PESCARA - Con personalità e convinzione nei propri mezzi, almeno per tre quarti del confronto, la Manhattan archivia con successo il primo derby stagionale con la Cascella Pescara, che senza Rosati può opporre ben poco alla maggiore caratura della squadra di Mattarollo. Finisce con 20 punti di margine (57 a 37) per una vittoria che Sulmona costruisce nella seconda e terza parte della partita, gestita poi lesinando energie e alcune giocatrici chiave. L'allenatore biancorosso parte con Marta Fantauzzi e Bergamo a sostenere le iniziative di Braida (terza gara iniziata consecutivamente), Peracchia e Bolognese; Schiazza affida la regia del suo quintetto all'ottima Servadio, puntando su Capodicasa e Potere per sorprendere la Manhattan. La squadra ospite, però, parte con il piglio giusto, difendendo in maniera efficace e realizzando bene con le eccellenti Bergamo e Bolognese. La giocatrice triestina centra con perizia due canestri da "tre", mentre l'ex ala-pivot dell'Augusta non sbaglia un colpo nelle dinamiche sotto canestro, arpionando rimbalzo su rimbalzo e firmando con Braida e Peracchia i punti che chiudono il primo quarto sul 19 a 13. La Cascella Pescara resta in gara sulla reattiva interpretazione della giovanissima play Servadio, ma in fase conclusiva l'opaco sabato sera di Capodicasa, Potere e Farina lascia sulle spalle della sola Scoglia l'onere di allarmare la Manhattan. Mattarollo apre la seconda frazione alternando Marta Fantauzzi con Linzola e Bolognese con Montagna.

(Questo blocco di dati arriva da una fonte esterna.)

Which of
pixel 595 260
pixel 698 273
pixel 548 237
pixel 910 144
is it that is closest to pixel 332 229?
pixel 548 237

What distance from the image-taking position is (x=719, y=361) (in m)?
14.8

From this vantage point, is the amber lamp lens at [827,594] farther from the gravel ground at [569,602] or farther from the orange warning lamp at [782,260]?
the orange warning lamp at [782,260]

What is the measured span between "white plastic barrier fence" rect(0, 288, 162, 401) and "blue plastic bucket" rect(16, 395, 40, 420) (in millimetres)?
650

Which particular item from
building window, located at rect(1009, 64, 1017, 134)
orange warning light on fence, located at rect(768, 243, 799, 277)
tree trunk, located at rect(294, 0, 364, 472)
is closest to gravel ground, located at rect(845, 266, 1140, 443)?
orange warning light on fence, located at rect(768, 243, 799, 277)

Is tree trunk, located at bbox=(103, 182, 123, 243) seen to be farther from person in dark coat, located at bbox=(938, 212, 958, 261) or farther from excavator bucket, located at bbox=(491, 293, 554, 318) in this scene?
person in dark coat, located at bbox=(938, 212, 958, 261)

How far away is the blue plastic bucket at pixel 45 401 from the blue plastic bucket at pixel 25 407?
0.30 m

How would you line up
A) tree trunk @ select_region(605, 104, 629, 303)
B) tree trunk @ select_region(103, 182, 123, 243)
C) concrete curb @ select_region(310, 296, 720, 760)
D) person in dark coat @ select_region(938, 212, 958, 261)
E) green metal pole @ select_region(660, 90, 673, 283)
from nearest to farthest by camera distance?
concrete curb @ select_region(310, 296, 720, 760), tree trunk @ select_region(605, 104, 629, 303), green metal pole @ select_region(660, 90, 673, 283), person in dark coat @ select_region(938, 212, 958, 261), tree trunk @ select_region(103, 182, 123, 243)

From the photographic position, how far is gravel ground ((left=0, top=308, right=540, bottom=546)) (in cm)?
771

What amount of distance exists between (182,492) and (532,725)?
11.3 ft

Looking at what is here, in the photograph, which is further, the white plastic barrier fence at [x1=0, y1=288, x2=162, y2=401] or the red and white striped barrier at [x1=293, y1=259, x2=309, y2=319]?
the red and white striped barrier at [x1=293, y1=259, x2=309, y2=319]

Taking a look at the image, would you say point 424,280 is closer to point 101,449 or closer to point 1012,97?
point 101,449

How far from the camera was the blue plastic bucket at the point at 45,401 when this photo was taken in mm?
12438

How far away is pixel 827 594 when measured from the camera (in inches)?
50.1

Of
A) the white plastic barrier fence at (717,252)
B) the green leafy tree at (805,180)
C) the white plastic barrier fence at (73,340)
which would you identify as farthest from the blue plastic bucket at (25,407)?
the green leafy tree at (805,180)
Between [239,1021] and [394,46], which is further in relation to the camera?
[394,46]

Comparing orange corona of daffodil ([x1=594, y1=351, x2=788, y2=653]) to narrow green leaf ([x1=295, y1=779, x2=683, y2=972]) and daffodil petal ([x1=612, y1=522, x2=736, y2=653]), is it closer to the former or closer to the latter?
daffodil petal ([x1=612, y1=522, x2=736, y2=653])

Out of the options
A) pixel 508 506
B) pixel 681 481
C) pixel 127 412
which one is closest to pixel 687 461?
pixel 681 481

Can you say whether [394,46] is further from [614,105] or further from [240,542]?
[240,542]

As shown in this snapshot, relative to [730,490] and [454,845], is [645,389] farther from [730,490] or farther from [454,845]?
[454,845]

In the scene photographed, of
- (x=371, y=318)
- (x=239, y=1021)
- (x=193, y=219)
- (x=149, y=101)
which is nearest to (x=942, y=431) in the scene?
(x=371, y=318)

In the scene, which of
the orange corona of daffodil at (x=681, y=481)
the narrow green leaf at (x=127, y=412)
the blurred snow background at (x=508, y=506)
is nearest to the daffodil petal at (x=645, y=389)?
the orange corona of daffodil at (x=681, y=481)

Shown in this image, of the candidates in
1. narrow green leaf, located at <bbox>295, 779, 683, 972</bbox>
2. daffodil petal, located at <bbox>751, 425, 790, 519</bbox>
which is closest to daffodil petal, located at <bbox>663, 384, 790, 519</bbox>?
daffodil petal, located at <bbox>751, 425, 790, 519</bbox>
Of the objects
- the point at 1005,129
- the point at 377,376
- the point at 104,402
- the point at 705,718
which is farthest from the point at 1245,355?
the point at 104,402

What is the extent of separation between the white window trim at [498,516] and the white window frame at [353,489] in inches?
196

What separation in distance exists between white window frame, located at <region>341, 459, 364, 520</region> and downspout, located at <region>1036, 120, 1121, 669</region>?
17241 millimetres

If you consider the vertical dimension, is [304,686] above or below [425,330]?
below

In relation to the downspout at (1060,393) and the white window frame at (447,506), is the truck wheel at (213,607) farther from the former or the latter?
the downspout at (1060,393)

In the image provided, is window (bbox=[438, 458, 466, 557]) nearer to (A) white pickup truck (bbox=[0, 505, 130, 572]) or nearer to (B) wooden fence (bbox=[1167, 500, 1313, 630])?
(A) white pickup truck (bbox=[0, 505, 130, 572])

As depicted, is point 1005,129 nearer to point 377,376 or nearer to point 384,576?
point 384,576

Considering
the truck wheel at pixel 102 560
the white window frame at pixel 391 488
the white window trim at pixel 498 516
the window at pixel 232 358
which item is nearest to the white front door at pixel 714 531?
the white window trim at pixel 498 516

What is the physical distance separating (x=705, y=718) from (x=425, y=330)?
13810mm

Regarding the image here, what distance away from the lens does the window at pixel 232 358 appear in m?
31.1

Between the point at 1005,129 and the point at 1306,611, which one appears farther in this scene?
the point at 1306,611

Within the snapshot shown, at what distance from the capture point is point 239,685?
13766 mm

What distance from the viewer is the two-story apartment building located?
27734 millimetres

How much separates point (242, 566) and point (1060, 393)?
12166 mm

I primi due punti firmati dalla bella brindisina conducono Sulmona sul 26 a 19, prima del prepotente allungo portato con i nuovi canestri di Marta Fantauzzi e la prodezza da "tre" di Sara Domanin (sul parquet in luogo di Braida) che fa scattare la formazione ospite sul 34 a 19. Al rientro dall'intervallo lungo, la Manhattan sfianca l'avversario con i colpi di Domanin (36 a 21) e Bolognese (40 a 23) e prende il largo con i punti di Stefania Montagna che servono ad amplificare la distanza fino al rassicurante più venti. E' questa la frazione dove le biancorosse sciorinano una pallacanestro incisiva e lineare, aprendo il campo ad un finale sereno e di accorta gestione del risultato. L'esordiente Arianna Della Penna realizza su tiro libero il punto del 57 a 35; poi è la sulmonese Augusta Bellomo a mettere il sigillo su una vittoria netta quanto importante, la terza nelle ultime tre partite.

La chiave di lettura. Se le prodezze di capitan Bergamo e Ilaria Bolognese aprono alla Manhattan lo spazio sul quale proiettare il successo, sono le nuove e convincenti prestazioni di Braida, giudicata tra le migliori dal vice coach Giorgio Aloisi, Domanin e Bellomo a rendere più confortante il sabato sera della formazione ospite. In attesa del pieno recupero della guardia Giulia Fantauzzi, coach Mattarollo può così guardare con ottimismo all'impegno casalingo con Abano Terme ma soprattutto alle delicate sfide con Porto Sant'Elpidio e San Martino di Lupari.